[Stated problem 1] In the piece on EU directives, what reason does it give for Brussels using the word "unwilling" to push for suspending the separation of powers?

[start Page]

Translated from Academese-Eurocrat vocabulary, this means that EU law functions thus: the EU Commission issues a new “directive” (which in non-Western countries is called a “decree”, except for the US where the term “executive order” is used), the content of which must then be aligned with, and integrated into, national legislation of the various member-states within a set period of time. This is meant by the term “transposition”, and it explicitly refers to national legislatures or even constitutions adapting existing laws or introducing new ones, that allow for the implementation of the “directive” issued by the EU Commission.

Problems with EU procedures then arise from the delays in “transposition”, as well as a range of other hiccups. Steunenberg and Rhinard hold that “many member states have cases in which legislation was not transposed, or in the Commission’s view not correctly transposed, sometimes exceeding the EU mandated deadlines by more than 2 years”. I highlighted a seemingly innocuous part of this sentence to indicate the age-old problem with power hierarchies: who watches the watchers?

International Relations scholars view such “noncompliance” as “either a state’s general unwillingness to act or a lack of administrative capacity to act”. We note the subversive qualities of this definition. A state is either “unwilling” or unable to implement the EU’s directives as determined by the Commission.

Let us not mince words here: seen from Brussels, “unwilling” is rhetoric used to push for the suspension of the separation of powers (the executive, legislative, and judicial branches of government), which is the default mode of democratic governance in sovereign national states.

And this is done by Brussels because the Commission expects its directives to be correctly implemented irrespective of any objections emanating from any branch of member-state governments. This is, frankly, wrong on many levels, and a direct intervention into domestic constitutional arrangements that makes a mockery of popular sovereignty.

Another interpretation highlights the “mismatch” between norms and practices deriving from different “ideas about policy” (read: disagreements about the substance of any such directive). Here, the authors indicate that there is but one “correct” way of thinking about EU policy, straying from which may lead “to delay or misapplication of European law”.

Consequently, Steunenberg and Rhinard point to “domestic opposition” and its “different views…regarding a preferred regulatory regime”, which then lead to “‘legislative’ or ‘bureaucratic’ drift when lower-level policy actors deviate from the policy specified in the directive”. In this third notion, the authors betray the true sentiments involved: national legislatures are deemed “lower-level policy actors” who “deviate” from the EU-issued “directive”. Let that sink in for a moment: at the level of the various member-states, there is no more politics, still less legislating, permitted by the “regulatory regime” that derives its authority from the various EU treaties currently in force.

[end Page]
[start Extracted information]

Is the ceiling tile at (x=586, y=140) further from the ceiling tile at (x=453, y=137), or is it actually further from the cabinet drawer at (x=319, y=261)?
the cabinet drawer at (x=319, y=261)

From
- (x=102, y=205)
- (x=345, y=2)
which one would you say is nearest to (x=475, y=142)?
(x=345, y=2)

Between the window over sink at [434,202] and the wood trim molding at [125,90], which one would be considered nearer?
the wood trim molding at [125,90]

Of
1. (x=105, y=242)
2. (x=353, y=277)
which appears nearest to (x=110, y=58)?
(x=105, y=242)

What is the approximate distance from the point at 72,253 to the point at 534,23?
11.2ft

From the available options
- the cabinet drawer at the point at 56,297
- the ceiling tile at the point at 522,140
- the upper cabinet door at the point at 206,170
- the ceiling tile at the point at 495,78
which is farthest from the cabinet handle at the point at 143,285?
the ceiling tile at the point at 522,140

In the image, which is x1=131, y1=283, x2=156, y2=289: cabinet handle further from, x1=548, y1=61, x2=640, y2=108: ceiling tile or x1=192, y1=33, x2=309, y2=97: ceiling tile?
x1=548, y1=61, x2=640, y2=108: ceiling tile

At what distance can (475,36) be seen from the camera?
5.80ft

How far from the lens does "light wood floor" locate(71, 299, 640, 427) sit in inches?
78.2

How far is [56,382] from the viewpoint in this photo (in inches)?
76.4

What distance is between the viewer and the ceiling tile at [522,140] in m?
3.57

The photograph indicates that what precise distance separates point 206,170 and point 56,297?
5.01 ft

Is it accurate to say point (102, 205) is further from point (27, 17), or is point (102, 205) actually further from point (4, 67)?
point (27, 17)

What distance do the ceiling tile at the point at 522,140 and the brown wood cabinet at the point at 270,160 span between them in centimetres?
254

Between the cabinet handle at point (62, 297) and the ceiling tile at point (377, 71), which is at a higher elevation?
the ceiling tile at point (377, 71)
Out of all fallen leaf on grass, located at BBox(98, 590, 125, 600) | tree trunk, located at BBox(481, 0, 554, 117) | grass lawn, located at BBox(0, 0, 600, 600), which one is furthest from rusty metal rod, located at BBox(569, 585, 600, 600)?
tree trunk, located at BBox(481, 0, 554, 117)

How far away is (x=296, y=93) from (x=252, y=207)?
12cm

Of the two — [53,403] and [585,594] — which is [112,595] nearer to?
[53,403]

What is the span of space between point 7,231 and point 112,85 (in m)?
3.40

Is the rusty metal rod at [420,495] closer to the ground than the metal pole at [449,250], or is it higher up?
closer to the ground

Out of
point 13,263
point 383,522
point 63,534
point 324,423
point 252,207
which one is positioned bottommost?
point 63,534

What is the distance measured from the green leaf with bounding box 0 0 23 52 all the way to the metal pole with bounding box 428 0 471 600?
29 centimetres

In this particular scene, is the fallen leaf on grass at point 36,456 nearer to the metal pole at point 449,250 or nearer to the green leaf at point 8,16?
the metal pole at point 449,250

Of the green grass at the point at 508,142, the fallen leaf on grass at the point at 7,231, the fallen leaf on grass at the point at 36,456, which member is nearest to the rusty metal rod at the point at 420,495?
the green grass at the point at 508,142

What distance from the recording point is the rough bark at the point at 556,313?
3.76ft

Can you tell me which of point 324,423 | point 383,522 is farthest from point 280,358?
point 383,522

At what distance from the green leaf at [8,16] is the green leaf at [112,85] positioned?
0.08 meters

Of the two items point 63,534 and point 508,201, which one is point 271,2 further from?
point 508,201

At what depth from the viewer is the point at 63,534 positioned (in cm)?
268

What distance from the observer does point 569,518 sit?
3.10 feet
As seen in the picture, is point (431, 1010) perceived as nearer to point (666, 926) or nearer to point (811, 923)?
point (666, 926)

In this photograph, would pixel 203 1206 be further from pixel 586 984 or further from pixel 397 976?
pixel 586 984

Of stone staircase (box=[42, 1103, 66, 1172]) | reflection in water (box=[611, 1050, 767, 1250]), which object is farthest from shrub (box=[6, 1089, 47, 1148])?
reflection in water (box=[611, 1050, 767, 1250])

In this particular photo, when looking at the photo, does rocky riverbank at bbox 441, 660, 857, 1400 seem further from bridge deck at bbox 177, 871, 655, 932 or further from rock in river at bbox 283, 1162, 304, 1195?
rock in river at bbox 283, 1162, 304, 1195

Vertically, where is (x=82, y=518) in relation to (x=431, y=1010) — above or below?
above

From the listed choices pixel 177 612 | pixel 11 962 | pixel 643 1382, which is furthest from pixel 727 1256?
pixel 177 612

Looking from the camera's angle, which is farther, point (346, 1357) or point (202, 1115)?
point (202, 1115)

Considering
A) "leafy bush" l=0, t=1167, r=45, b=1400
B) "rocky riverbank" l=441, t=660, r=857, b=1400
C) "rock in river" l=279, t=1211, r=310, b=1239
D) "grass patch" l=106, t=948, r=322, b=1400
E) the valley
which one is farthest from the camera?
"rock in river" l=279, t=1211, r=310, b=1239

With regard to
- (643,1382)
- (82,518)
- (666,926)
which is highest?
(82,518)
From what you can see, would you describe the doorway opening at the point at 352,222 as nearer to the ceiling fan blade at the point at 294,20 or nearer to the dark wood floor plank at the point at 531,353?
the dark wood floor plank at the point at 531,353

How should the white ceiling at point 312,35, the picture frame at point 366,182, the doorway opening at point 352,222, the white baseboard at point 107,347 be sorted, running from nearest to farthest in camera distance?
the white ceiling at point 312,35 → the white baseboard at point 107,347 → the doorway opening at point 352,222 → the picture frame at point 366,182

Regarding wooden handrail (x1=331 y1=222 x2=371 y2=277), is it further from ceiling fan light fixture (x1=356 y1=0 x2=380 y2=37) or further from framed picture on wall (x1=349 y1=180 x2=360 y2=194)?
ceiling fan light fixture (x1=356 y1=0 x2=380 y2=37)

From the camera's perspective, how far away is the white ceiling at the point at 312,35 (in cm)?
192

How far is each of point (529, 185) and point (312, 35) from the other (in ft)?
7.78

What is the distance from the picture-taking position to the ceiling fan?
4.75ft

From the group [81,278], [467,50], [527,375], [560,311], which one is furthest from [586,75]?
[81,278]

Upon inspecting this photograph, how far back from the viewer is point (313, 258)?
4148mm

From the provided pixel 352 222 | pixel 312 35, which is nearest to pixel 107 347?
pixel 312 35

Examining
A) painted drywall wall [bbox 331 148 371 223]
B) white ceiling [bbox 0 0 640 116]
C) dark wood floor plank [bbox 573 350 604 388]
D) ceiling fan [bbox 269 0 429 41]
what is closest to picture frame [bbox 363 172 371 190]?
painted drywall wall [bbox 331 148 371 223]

[end Extracted information]

[Stated problem 2] Report every line of the rows above that contains the string "reflection". Case counts.

[Written answer 1] Brussels does this because the Commission expects its directives to be correctly implemented no matter what objections come from any branch of a member state's government.

[Written answer 2]
Of stone staircase (box=[42, 1103, 66, 1172]) | reflection in water (box=[611, 1050, 767, 1250]), which object is farthest from shrub (box=[6, 1089, 47, 1148])?
reflection in water (box=[611, 1050, 767, 1250])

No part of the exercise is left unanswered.